── Material for this exercise
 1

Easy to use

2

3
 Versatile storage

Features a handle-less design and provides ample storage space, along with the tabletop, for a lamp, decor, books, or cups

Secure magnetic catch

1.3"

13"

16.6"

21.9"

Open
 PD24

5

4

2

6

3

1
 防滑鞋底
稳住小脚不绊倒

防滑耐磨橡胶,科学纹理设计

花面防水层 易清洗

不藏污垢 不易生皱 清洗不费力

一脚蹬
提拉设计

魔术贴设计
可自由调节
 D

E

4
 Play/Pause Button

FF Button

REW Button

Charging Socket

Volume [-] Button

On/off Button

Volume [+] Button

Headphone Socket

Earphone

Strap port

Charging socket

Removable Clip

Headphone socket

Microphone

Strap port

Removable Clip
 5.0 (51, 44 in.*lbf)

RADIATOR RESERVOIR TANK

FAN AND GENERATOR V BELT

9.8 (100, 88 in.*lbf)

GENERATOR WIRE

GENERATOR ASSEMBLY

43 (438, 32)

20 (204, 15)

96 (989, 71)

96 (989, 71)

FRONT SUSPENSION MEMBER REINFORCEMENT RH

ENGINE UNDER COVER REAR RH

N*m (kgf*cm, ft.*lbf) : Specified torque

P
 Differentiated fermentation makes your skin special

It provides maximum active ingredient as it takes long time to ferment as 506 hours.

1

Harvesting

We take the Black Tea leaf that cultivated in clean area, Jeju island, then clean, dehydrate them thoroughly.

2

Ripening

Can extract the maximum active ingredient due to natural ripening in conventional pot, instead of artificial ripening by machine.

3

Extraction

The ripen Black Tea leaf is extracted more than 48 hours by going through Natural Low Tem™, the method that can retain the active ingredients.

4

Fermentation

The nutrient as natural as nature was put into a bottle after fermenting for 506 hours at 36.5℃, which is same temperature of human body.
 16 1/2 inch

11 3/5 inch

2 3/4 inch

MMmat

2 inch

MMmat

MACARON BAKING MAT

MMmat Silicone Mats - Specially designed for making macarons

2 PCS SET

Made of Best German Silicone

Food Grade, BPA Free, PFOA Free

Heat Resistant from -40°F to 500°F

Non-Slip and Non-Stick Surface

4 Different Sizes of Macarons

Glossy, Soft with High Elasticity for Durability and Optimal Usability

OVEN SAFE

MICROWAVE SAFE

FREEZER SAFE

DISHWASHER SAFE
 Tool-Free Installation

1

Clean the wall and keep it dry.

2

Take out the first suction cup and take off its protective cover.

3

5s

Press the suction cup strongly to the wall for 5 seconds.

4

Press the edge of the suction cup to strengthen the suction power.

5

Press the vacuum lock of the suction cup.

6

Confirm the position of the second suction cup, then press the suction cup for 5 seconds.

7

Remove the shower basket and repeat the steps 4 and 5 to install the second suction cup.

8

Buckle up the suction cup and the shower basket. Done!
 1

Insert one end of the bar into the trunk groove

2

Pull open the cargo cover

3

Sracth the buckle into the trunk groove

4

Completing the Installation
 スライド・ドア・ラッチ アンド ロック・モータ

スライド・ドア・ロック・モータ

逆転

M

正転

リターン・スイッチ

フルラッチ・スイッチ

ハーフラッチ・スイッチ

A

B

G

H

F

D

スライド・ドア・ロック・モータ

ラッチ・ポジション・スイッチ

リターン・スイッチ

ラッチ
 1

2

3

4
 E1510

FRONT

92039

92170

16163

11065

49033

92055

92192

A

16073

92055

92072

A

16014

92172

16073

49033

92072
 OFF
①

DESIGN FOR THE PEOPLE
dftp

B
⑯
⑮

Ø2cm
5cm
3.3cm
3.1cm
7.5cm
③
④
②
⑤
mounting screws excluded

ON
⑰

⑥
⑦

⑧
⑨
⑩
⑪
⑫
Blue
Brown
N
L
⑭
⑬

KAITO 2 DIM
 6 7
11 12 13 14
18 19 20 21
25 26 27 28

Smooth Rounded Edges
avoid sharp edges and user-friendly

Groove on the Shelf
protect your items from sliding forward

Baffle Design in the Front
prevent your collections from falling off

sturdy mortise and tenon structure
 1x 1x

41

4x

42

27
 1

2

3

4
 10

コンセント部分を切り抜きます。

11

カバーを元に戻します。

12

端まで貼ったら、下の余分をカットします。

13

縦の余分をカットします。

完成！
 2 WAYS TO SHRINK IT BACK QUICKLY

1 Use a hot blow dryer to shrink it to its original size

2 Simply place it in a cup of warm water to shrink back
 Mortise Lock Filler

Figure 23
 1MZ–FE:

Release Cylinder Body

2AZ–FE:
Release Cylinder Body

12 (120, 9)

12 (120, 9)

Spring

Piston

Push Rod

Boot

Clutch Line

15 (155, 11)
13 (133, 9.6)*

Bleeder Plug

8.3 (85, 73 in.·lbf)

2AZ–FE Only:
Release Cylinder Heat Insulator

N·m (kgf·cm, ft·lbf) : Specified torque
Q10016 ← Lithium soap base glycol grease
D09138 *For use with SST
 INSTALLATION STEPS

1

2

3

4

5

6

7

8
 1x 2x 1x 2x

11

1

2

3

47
────
→ What is needed:
Give back each entry above precisely as it was written.

→ Reply to the exercise:
 1

Easy to use

2

3
 Versatile storage

Features a handle-less design and provides ample storage space, along with the tabletop, for a lamp, decor, books, or cups

Secure magnetic catch

1.3"

13"

16.6"

21.9"

Open
 PD24

5

4

2

6

3

1
 防滑鞋底
稳住小脚不绊倒

防滑耐磨橡胶,科学纹理设计

花面防水层 易清洗

不藏污垢 不易生皱 清洗不费力

一脚蹬
提拉设计

魔术贴设计
可自由调节
 D

E

4
 Play/Pause Button

FF Button

REW Button

Charging Socket

Volume [-] Button

On/off Button

Volume [+] Button

Headphone Socket

Earphone

Strap port

Charging socket

Removable Clip

Headphone socket

Microphone

Strap port

Removable Clip
 5.0 (51, 44 in.*lbf)

RADIATOR RESERVOIR TANK

FAN AND GENERATOR V BELT

9.8 (100, 88 in.*lbf)

GENERATOR WIRE

GENERATOR ASSEMBLY

43 (438, 32)

20 (204, 15)

96 (989, 71)

96 (989, 71)

FRONT SUSPENSION MEMBER REINFORCEMENT RH

ENGINE UNDER COVER REAR RH

N*m (kgf*cm, ft.*lbf) : Specified torque

P
 Differentiated fermentation makes your skin special

It provides maximum active ingredient as it takes long time to ferment as 506 hours.

1

Harvesting

We take the Black Tea leaf that cultivated in clean area, Jeju island, then clean, dehydrate them thoroughly.

2

Ripening

Can extract the maximum active ingredient due to natural ripening in conventional pot, instead of artificial ripening by machine.

3

Extraction

The ripen Black Tea leaf is extracted more than 48 hours by going through Natural Low Tem™, the method that can retain the active ingredients.

4

Fermentation

The nutrient as natural as nature was put into a bottle after fermenting for 506 hours at 36.5℃, which is same temperature of human body.
 16 1/2 inch

11 3/5 inch

2 3/4 inch

MMmat

2 inch

MMmat

MACARON BAKING MAT

MMmat Silicone Mats - Specially designed for making macarons

2 PCS SET

Made of Best German Silicone

Food Grade, BPA Free, PFOA Free

Heat Resistant from -40°F to 500°F

Non-Slip and Non-Stick Surface

4 Different Sizes of Macarons

Glossy, Soft with High Elasticity for Durability and Optimal Usability

OVEN SAFE

MICROWAVE SAFE

FREEZER SAFE

DISHWASHER SAFE
 Tool-Free Installation

1

Clean the wall and keep it dry.

2

Take out the first suction cup and take off its protective cover.

3

5s

Press the suction cup strongly to the wall for 5 seconds.

4

Press the edge of the suction cup to strengthen the suction power.

5

Press the vacuum lock of the suction cup.

6

Confirm the position of the second suction cup, then press the suction cup for 5 seconds.

7

Remove the shower basket and repeat the steps 4 and 5 to install the second suction cup.

8

Buckle up the suction cup and the shower basket. Done!
 1

Insert one end of the bar into the trunk groove

2

Pull open the cargo cover

3

Sracth the buckle into the trunk groove

4

Completing the Installation
 スライド・ドア・ラッチ アンド ロック・モータ

スライド・ドア・ロック・モータ

逆転

M

正転

リターン・スイッチ

フルラッチ・スイッチ

ハーフラッチ・スイッチ

A

B

G

H

F

D

スライド・ドア・ロック・モータ

ラッチ・ポジション・スイッチ

リターン・スイッチ

ラッチ
 1

2

3

4
 E1510

FRONT

92039

92170

16163

11065

49033

92055

92192

A

16073

92055

92072

A

16014

92172

16073

49033

92072
 OFF
①

DESIGN FOR THE PEOPLE
dftp

B
⑯
⑮

Ø2cm
5cm
3.3cm
3.1cm
7.5cm
③
④
②
⑤
mounting screws excluded

ON
⑰

⑥
⑦

⑧
⑨
⑩
⑪
⑫
Blue
Brown
N
L
⑭
⑬

KAITO 2 DIM
 6 7
11 12 13 14
18 19 20 21
25 26 27 28

Smooth Rounded Edges
avoid sharp edges and user-friendly

Groove on the Shelf
protect your items from sliding forward

Baffle Design in the Front
prevent your collections from falling off

sturdy mortise and tenon structure
 1x 1x

41

4x

42

27
 1

2

3

4
 10

コンセント部分を切り抜きます。

11

カバーを元に戻します。

12

端まで貼ったら、下の余分をカットします。

13

縦の余分をカットします。

完成！
 2 WAYS TO SHRINK IT BACK QUICKLY

1 Use a hot blow dryer to shrink it to its original size

2 Simply place it in a cup of warm water to shrink back
 Mortise Lock Filler

Figure 23
 1MZ–FE:

Release Cylinder Body

2AZ–FE:
Release Cylinder Body

12 (120, 9)

12 (120, 9)

Spring

Piston

Push Rod

Boot

Clutch Line

15 (155, 11)
13 (133, 9.6)*

Bleeder Plug

8.3 (85, 73 in.·lbf)

2AZ–FE Only:
Release Cylinder Heat Insulator

N·m (kgf·cm, ft·lbf) : Specified torque
Q10016 ← Lithium soap base glycol grease
D09138 *For use with SST
 INSTALLATION STEPS

1

2

3

4

5

6

7

8
 1x 2x 1x 2x

11

1

2

3

47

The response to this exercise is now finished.